* [WORK INSTRUCTIONS]:
Output the rows between the line containing "Is it accurate" and the line containing "1.85 metres", inclusive, as a JSON list of strings with one string per line and blank lines omitted.
^^^^
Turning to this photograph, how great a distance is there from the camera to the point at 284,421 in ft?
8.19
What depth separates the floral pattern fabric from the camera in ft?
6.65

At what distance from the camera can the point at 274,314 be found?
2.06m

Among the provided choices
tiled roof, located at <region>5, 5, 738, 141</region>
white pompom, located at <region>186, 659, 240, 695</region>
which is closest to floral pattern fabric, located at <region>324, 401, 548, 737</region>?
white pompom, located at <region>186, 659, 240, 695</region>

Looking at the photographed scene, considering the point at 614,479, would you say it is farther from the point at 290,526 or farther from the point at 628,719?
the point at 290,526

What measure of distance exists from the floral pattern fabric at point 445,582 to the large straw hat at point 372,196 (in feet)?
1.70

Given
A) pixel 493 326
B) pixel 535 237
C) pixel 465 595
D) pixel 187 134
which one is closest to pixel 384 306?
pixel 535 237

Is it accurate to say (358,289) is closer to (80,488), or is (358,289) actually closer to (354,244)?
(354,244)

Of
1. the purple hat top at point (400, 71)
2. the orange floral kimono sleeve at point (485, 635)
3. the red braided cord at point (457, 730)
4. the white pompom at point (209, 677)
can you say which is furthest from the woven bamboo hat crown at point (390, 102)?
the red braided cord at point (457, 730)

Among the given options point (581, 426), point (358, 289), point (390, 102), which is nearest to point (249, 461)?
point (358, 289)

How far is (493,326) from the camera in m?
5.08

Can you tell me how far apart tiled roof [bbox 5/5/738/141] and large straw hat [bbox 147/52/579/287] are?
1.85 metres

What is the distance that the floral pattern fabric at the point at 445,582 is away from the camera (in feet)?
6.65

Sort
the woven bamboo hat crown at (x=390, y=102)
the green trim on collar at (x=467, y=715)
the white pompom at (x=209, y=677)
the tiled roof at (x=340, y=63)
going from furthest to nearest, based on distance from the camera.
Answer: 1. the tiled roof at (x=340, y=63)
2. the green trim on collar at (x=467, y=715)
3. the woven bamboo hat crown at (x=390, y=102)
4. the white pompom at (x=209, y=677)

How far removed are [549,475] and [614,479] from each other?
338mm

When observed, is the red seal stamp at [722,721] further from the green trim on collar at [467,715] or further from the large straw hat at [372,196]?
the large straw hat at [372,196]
^^^^
* [TASK ANSWER]:
[
  "Is it accurate to say (358,289) is closer to (80,488), or is (358,289) actually closer to (354,244)?",
  "(354,244)",
  "Of",
  "1. the purple hat top at point (400, 71)",
  "2. the orange floral kimono sleeve at point (485, 635)",
  "3. the red braided cord at point (457, 730)",
  "4. the white pompom at point (209, 677)",
  "can you say which is furthest from the woven bamboo hat crown at point (390, 102)?",
  "the red braided cord at point (457, 730)",
  "Among the given options point (581, 426), point (358, 289), point (390, 102), which is nearest to point (249, 461)?",
  "point (358, 289)",
  "How far is (493,326) from the camera in m?",
  "5.08",
  "Can you tell me how far apart tiled roof [bbox 5/5/738/141] and large straw hat [bbox 147/52/579/287] are?",
  "1.85 metres"
]